Err... isn't Agony HVS? It was the first route we did on the crag. I remember my mate, Deke, shouting up, "Can't you get some gear in, Mick?" and me muttering, "Well, no... not really." Soloed to the top. Should have learned something from that but (being very young and even more foolish), didn't.

Mick
bomb on 23 Jul 2011 - host81-141-76-223.wlms-broadband.com
In reply to UKC News:

You need Gibson up there. There is literally nothing that guy can't fix with a pot of sika #everything at masson lees.

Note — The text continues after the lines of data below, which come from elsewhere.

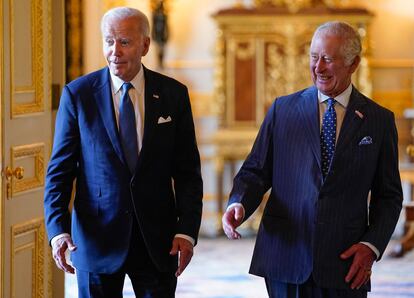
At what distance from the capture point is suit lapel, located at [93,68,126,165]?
3.15 m

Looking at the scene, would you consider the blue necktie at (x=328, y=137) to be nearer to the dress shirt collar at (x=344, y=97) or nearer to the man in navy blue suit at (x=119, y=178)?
the dress shirt collar at (x=344, y=97)

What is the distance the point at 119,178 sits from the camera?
10.3 feet

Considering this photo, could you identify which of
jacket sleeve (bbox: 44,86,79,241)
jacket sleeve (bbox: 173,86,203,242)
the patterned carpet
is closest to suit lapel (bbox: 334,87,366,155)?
jacket sleeve (bbox: 173,86,203,242)

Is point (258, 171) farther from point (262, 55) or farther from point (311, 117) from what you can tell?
point (262, 55)

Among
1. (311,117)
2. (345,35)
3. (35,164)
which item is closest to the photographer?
(345,35)

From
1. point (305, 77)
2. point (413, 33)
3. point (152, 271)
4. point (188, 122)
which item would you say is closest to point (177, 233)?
point (152, 271)

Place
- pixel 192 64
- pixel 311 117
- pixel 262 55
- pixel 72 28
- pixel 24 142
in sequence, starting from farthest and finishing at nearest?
pixel 192 64, pixel 262 55, pixel 72 28, pixel 24 142, pixel 311 117

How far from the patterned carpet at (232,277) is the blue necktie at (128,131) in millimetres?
3272

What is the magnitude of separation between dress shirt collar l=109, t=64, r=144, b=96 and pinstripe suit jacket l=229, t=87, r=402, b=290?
0.44 m

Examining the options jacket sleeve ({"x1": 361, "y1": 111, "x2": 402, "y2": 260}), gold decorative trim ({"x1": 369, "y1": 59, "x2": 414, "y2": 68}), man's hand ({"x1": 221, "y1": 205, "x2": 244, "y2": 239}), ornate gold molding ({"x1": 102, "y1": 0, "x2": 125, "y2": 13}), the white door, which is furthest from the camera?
gold decorative trim ({"x1": 369, "y1": 59, "x2": 414, "y2": 68})

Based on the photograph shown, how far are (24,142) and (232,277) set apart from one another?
10.8 feet

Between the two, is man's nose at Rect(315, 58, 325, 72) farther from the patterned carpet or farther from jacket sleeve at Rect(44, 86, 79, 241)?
the patterned carpet

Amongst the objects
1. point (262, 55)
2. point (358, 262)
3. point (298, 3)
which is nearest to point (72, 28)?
point (262, 55)

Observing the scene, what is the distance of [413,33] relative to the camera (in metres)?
9.23
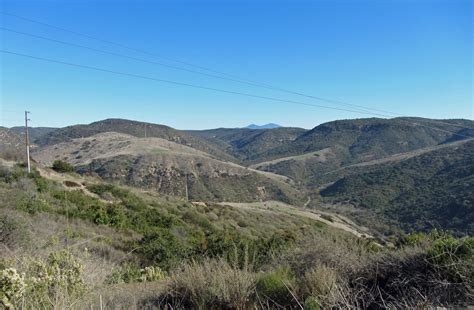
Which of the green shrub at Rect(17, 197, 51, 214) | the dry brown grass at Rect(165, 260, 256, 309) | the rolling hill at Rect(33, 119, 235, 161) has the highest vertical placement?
the rolling hill at Rect(33, 119, 235, 161)

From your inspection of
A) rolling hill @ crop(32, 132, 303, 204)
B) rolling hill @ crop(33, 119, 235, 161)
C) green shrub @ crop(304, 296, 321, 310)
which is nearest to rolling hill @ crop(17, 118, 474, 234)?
rolling hill @ crop(32, 132, 303, 204)

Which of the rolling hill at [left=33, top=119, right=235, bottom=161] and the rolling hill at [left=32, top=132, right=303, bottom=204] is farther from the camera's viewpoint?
the rolling hill at [left=33, top=119, right=235, bottom=161]

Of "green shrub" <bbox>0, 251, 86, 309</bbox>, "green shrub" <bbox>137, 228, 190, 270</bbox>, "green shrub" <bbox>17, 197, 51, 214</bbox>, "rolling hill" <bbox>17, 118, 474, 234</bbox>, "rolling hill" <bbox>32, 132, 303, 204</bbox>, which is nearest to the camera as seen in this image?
"green shrub" <bbox>0, 251, 86, 309</bbox>

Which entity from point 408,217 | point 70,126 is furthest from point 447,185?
point 70,126

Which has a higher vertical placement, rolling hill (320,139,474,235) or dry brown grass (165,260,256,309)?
dry brown grass (165,260,256,309)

60survivor - on 27 Jul 2011
In reply to UKC News: If the passing motoring public are in danger fine something needs to be done.If not, simply post a warning on the approach,otherwise why do we climb? assess the dangers and do it !!When I first did it a few line slings were all you had,i.e b...all.If you climb in the Alps you may layback a crack then send it into oblivion!!